President Bush was particularly interested in religious liberty
issues. Paulsen, who also informed Bush of his recent visit to
Russia, said Bush "disclosed how passionately he feels about
religious liberty; freedom of conscience, freedom to worship, freedom
to think, and against that background asked us some questions about
how we found it to be in some countries of the world which do not
have a good track record."
The president was highly engaged and very interested in talking about
HIV/AIDS, education and the reduction of poverty worldwide,
particularly in Africa, the church leaders said. The pastors shared
the scope of the Adventist Church's involvement in the fight against
the HIV/AIDS pandemic. Paulsen said the president "wanted to know
what we were doing in areas having to do with HIV/AIDS in Africa. We
told him about that, and about the breadth of our initiative,
although our resources are very limited."

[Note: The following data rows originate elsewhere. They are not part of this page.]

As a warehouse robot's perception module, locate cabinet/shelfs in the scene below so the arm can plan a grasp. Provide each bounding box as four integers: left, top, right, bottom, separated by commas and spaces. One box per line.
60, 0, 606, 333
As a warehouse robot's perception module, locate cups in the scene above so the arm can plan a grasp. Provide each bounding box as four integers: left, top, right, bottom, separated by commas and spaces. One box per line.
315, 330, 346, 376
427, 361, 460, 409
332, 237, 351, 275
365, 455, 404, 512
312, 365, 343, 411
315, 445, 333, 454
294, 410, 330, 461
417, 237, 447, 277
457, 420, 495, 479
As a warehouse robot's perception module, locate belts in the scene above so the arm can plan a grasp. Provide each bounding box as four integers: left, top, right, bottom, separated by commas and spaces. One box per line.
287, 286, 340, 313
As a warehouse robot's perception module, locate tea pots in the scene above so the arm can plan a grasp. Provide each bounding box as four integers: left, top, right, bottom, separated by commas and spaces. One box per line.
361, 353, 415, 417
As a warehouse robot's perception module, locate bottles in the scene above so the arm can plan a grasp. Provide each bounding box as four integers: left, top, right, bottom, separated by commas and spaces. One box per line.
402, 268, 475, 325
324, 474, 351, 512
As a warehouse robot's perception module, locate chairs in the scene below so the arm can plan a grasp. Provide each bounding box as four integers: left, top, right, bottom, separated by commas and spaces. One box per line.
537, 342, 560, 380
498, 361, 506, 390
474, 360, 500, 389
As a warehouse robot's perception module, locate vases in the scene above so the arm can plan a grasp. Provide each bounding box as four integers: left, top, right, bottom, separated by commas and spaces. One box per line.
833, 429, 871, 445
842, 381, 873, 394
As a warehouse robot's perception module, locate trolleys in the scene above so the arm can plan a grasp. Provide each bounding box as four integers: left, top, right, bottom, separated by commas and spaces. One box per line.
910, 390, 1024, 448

Paulsen also told President Bush that Adventists are "using ... the
hospitals [to deal] with the virus being transmitted from mother to
child," and he spoke about what the church is doing "quite
comprehensively in so many of our churches throughout Africa, namely
making the church sensitive as to how they must function as a caring
center for people who carry the virus, [and] that they treat them as
human beings of full worth in the eyes of God, and that they extend
that sort of acceptance to them in spite of the fact that they carry
a virus."
In greeting his visitors, President Bush mentioned that as governor
of Texas he knew a Seventh-day Adventist church member on his staff
who had explained some of the church's beliefs, and that he was also
familiar with Southwestern Adventist University, which is in Keene,
Texas.
President Bush was also informed of a legislative initiative in the
United States aimed at helping employees to be faithful to their
beliefs while meeting the needs of employers. Called the Workplace
Religious Freedom Act, the bill is under consideration by committees
of the U.S. Congress.
Adventist leaders told the president they appreciated the involvement
of the United States Agency for International Development, or USAID,
in projects organized by the Adventist Development and Relief Agency,
ADRA, as well as Loma Linda University, which undertakes many global
medical projects, including efforts in China and Afghanistan.
Speaking with Adventist News Network after the visit, Paulsen said he
hopes for continued cooperation between the church and the nation in
which it was founded.
Paulsen said it is his hope, "that both the president and those with
whom he works and influences remember that the Seventh-day Adventist
Church is a good partner in matters of religious liberty, in matters
of combating HIV/AIDS, and in creating, frankly, a better future for
all people."
He added that Adventists are "a people who can be partners with
government in good programs which are related to better health and
related to more freedom. ... Obviously, no government, including this
one, can step in and do what we have to do as a church. But we have
never, as a church, in respect ... to community life, we have never
seen ourselves as solitary agents."
The meeting ended with prayer, Paulsen noted.
Established in Battle Creek, Michigan in 1863 and with headquarters
near the capital city of Washington, D.C. for more than 100 years,
the Seventh-day Adventist Church is active in more than 200 nations
around the world, with an extensive network of medical and
educational institutions. Each week, an estimated 30 million adults
and children attend Adventist worship services worldwide.